WHAT IS ASKED: Filter the data below down to every line containing the string "drawer", copying each such line. Case matters.

DATA EXTRACT:
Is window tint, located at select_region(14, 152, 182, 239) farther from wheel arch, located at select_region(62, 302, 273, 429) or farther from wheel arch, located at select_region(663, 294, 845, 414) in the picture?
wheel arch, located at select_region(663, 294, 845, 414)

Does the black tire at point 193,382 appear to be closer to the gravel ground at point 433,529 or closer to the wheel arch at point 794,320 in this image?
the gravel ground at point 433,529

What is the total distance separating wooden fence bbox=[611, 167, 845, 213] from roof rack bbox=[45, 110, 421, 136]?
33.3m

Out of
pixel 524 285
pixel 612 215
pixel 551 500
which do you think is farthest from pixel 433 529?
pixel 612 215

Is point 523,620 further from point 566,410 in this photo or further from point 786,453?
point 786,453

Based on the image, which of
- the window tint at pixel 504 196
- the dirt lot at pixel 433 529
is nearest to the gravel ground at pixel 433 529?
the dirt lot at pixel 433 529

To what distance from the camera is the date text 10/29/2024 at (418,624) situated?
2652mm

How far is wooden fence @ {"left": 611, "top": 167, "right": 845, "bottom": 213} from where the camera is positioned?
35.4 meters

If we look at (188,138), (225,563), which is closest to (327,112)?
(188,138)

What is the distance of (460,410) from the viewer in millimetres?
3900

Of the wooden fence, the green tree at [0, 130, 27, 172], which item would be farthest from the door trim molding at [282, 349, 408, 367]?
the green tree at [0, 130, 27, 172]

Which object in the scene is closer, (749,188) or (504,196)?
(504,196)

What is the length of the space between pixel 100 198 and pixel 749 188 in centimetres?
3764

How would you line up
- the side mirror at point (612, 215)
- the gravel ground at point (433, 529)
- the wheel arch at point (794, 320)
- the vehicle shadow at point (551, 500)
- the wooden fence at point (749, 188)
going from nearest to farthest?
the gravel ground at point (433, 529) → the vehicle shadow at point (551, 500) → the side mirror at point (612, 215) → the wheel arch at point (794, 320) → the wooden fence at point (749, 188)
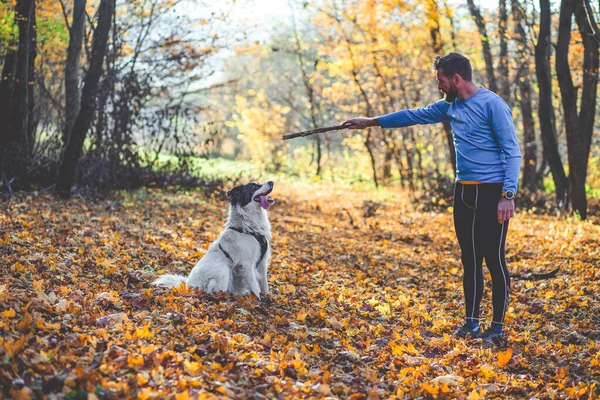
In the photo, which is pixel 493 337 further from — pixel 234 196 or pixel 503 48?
pixel 503 48

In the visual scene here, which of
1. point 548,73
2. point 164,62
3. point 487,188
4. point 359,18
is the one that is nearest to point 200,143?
point 164,62

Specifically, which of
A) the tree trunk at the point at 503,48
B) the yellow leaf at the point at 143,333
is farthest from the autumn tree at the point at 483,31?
the yellow leaf at the point at 143,333

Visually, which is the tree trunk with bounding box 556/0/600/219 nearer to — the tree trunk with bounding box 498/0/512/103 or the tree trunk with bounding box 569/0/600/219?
the tree trunk with bounding box 569/0/600/219

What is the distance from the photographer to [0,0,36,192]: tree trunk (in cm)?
1159

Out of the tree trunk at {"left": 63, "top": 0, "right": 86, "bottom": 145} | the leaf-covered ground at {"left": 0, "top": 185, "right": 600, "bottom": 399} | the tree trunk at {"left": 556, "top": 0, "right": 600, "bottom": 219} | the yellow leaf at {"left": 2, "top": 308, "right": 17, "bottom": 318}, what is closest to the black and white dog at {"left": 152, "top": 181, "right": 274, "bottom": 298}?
the leaf-covered ground at {"left": 0, "top": 185, "right": 600, "bottom": 399}

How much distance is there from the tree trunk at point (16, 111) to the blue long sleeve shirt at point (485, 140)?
31.9 feet

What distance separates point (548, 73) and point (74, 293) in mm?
11795

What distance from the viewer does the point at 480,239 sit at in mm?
5324

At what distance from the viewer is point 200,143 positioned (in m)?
17.2

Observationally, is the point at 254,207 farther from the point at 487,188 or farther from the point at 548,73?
the point at 548,73

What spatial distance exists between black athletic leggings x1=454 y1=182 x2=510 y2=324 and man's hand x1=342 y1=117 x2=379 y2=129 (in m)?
1.08

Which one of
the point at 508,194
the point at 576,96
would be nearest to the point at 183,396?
the point at 508,194

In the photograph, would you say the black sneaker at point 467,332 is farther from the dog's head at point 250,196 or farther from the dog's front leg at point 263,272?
the dog's head at point 250,196

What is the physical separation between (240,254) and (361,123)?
204 centimetres
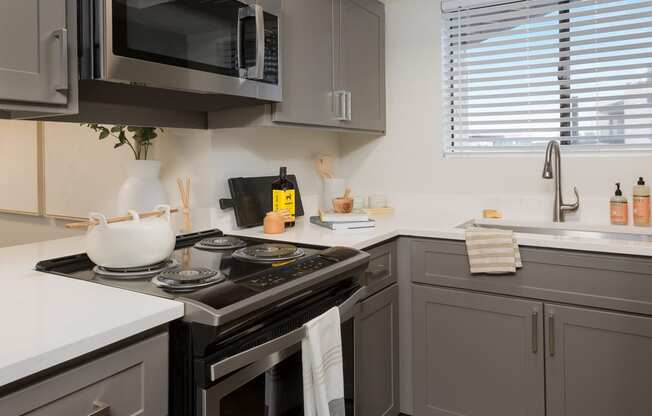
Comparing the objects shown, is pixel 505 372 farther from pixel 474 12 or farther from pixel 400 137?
pixel 474 12

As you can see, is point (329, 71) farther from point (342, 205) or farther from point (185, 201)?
point (185, 201)

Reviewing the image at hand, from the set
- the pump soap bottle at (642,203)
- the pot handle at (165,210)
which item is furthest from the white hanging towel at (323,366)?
the pump soap bottle at (642,203)

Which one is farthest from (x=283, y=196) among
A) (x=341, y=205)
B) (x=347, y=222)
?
(x=341, y=205)

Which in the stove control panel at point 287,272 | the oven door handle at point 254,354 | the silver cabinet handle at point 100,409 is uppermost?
the stove control panel at point 287,272

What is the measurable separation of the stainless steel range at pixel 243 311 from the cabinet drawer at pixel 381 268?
0.27 metres

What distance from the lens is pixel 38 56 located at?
1.15 metres

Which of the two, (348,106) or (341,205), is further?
(341,205)

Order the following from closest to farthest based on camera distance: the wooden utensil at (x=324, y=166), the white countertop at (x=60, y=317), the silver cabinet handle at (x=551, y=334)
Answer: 1. the white countertop at (x=60, y=317)
2. the silver cabinet handle at (x=551, y=334)
3. the wooden utensil at (x=324, y=166)

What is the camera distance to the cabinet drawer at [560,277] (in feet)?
5.38

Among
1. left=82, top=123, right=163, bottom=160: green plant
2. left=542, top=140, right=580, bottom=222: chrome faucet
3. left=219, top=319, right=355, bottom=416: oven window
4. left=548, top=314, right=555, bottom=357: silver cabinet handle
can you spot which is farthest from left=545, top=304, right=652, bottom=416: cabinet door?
left=82, top=123, right=163, bottom=160: green plant

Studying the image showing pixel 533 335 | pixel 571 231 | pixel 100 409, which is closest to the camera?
pixel 100 409

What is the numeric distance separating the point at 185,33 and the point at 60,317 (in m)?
0.88

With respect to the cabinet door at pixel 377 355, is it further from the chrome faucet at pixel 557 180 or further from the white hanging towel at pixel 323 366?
the chrome faucet at pixel 557 180

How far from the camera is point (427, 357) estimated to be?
2.07 m
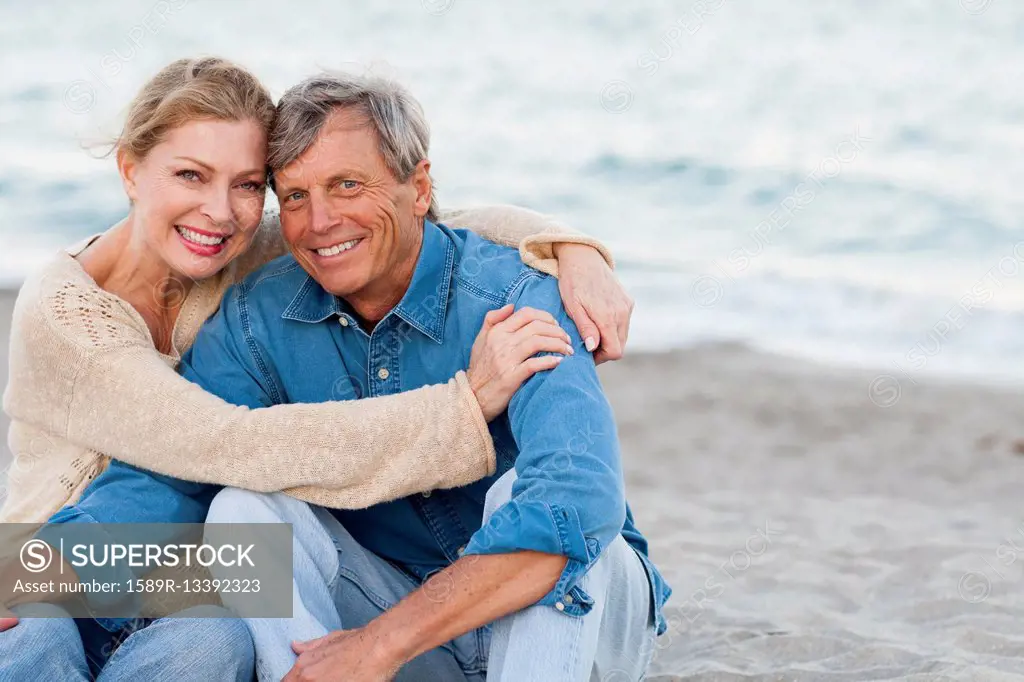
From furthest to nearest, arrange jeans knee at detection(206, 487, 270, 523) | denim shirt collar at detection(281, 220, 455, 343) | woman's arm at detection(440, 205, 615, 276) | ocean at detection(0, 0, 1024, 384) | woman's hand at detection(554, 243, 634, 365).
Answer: ocean at detection(0, 0, 1024, 384) < woman's arm at detection(440, 205, 615, 276) < denim shirt collar at detection(281, 220, 455, 343) < woman's hand at detection(554, 243, 634, 365) < jeans knee at detection(206, 487, 270, 523)

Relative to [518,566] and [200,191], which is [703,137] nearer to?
[200,191]

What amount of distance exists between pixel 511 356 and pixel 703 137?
11.4m

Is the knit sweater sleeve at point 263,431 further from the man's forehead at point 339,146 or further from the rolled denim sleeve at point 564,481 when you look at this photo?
the man's forehead at point 339,146

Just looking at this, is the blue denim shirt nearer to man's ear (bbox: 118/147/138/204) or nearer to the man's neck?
the man's neck

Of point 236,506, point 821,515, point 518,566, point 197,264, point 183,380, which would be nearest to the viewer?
point 518,566

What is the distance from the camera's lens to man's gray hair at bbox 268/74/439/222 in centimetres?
279

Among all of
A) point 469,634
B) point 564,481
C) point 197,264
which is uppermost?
point 197,264

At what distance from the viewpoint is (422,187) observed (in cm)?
298

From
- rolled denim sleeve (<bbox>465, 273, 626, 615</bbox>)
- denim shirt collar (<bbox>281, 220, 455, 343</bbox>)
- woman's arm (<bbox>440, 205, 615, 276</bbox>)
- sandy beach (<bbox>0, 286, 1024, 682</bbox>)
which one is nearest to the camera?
rolled denim sleeve (<bbox>465, 273, 626, 615</bbox>)

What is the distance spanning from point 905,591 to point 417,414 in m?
2.31

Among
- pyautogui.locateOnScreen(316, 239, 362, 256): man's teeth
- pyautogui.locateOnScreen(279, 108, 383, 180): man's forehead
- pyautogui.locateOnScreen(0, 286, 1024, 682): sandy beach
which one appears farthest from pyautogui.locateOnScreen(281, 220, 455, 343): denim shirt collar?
pyautogui.locateOnScreen(0, 286, 1024, 682): sandy beach

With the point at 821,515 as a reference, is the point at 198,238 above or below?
above

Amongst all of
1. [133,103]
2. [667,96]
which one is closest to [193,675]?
[133,103]

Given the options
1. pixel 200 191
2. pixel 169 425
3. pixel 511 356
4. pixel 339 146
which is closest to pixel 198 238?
pixel 200 191
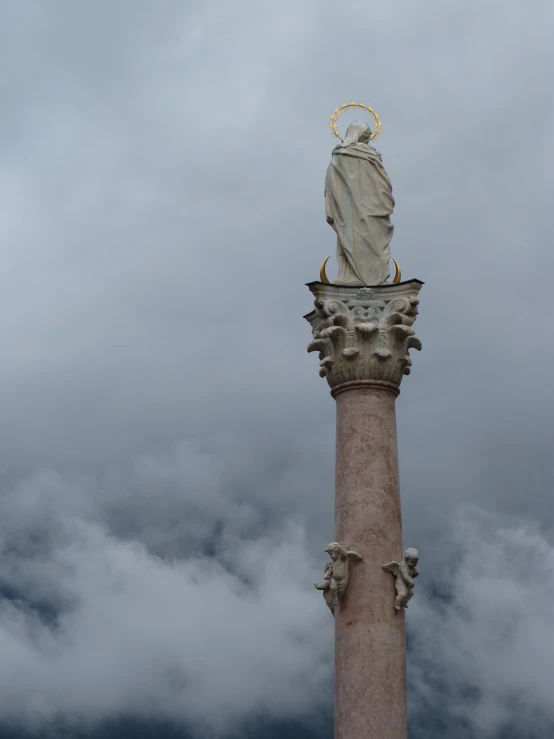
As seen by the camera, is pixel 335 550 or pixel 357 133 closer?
pixel 335 550

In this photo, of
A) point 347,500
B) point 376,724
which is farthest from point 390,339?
point 376,724

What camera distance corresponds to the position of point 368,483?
2395 centimetres

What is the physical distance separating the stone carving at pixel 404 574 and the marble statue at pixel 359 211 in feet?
18.4

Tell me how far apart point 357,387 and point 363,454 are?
1336 millimetres

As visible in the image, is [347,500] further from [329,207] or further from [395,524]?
[329,207]

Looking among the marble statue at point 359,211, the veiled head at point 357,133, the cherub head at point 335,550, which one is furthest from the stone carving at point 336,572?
the veiled head at point 357,133

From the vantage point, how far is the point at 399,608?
75.7ft

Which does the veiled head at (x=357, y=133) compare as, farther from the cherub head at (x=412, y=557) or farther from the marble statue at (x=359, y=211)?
the cherub head at (x=412, y=557)

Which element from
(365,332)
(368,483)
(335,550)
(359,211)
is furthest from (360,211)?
(335,550)

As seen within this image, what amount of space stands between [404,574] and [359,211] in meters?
7.49

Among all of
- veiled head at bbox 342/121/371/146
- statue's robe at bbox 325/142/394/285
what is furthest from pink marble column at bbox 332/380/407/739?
veiled head at bbox 342/121/371/146

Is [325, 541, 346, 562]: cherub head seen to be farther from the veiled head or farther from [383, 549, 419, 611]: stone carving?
the veiled head

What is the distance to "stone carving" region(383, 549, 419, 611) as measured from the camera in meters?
23.0

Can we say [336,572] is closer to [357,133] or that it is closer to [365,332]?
[365,332]
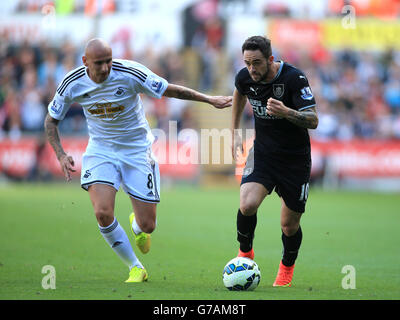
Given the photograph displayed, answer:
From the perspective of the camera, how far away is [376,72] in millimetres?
28500

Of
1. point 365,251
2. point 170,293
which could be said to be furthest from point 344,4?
point 170,293

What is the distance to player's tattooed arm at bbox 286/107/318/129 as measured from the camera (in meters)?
7.64

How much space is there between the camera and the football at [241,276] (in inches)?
301

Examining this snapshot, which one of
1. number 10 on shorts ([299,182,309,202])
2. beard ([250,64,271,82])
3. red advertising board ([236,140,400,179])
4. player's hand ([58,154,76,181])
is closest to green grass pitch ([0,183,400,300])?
number 10 on shorts ([299,182,309,202])

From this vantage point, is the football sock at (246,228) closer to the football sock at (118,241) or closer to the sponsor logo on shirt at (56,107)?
the football sock at (118,241)

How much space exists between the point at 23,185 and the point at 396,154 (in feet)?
37.0

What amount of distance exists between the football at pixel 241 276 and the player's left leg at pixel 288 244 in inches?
20.9

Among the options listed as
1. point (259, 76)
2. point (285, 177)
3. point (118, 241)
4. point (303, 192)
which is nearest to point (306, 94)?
point (259, 76)

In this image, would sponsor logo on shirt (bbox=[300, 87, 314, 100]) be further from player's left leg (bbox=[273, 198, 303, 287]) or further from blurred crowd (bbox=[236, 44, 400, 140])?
blurred crowd (bbox=[236, 44, 400, 140])

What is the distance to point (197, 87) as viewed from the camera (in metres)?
26.4

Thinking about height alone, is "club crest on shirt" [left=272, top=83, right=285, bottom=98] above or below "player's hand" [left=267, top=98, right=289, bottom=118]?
above

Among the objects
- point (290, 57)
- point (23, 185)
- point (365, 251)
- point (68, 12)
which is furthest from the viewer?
point (290, 57)

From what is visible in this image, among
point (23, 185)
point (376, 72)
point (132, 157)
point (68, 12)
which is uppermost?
point (68, 12)
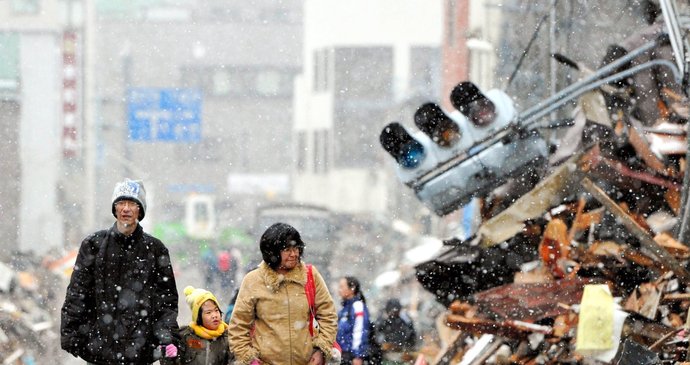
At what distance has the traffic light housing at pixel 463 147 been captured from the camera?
12.1m

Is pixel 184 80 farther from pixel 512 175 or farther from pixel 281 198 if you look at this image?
pixel 512 175

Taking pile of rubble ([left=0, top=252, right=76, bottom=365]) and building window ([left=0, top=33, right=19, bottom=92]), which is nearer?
pile of rubble ([left=0, top=252, right=76, bottom=365])

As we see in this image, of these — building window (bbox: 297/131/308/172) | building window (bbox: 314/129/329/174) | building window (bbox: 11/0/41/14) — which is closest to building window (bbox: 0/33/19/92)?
building window (bbox: 11/0/41/14)

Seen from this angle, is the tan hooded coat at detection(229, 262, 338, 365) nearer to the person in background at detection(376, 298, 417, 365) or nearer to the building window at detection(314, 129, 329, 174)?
the person in background at detection(376, 298, 417, 365)

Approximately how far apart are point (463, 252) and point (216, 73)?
81.3 meters

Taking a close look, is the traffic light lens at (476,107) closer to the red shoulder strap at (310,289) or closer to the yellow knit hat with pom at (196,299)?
the yellow knit hat with pom at (196,299)

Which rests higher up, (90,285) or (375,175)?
(90,285)

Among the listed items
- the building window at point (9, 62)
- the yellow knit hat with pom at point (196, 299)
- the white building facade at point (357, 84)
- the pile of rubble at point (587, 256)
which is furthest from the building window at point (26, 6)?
the yellow knit hat with pom at point (196, 299)

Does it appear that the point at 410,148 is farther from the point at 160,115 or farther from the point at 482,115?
the point at 160,115

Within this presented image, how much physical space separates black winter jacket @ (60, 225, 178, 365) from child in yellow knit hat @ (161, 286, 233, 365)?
0.88ft

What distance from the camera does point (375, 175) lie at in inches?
2840

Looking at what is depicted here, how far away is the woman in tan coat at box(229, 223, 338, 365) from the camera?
262 inches

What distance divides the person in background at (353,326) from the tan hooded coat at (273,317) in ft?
11.4

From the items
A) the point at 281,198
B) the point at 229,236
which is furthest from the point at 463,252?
the point at 281,198
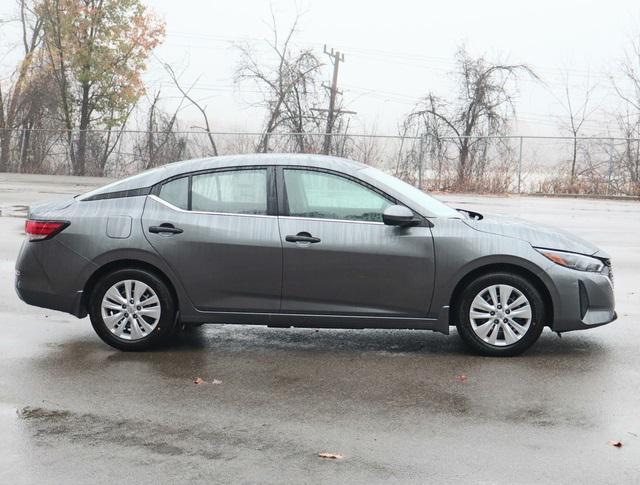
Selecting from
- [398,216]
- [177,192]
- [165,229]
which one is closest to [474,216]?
[398,216]

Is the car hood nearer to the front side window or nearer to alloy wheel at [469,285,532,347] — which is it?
alloy wheel at [469,285,532,347]

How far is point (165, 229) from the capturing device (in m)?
6.96

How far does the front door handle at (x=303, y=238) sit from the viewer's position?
269 inches

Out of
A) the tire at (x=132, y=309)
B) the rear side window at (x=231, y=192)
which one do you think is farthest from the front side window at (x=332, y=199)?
the tire at (x=132, y=309)

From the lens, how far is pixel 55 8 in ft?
128

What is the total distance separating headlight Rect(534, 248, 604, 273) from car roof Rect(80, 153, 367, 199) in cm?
162

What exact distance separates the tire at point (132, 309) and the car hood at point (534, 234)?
247 cm

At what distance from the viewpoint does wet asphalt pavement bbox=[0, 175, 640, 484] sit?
4504 mm

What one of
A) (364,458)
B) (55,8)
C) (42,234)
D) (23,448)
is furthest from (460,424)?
(55,8)

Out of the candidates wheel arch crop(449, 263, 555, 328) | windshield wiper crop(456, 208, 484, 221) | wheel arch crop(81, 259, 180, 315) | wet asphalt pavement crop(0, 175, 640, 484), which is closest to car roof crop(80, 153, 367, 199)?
wheel arch crop(81, 259, 180, 315)

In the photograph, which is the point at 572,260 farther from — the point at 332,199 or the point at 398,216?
the point at 332,199

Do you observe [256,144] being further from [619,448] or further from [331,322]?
[619,448]

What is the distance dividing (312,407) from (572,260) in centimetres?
254

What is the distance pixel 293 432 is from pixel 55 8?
37529 mm
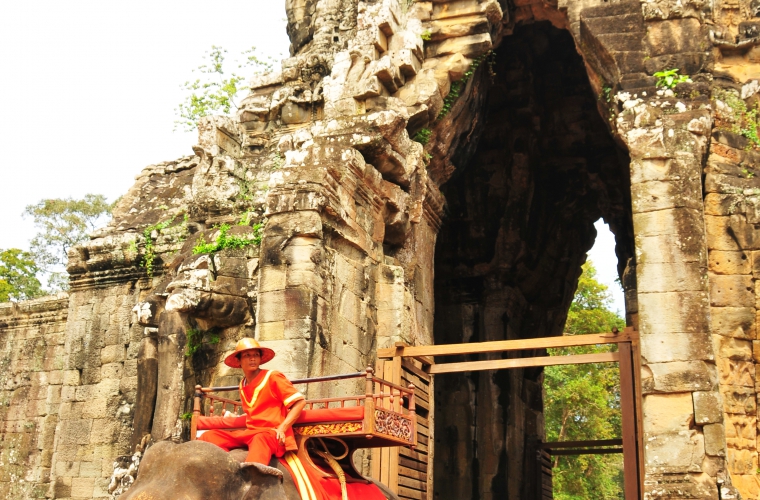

RESULT:
What is the measurable separation of the stainless steel range at pixel 243 311 from the cabinet drawer at pixel 381 268?
What is the camera distance to the cabinet drawer at [560,277] (in feet)?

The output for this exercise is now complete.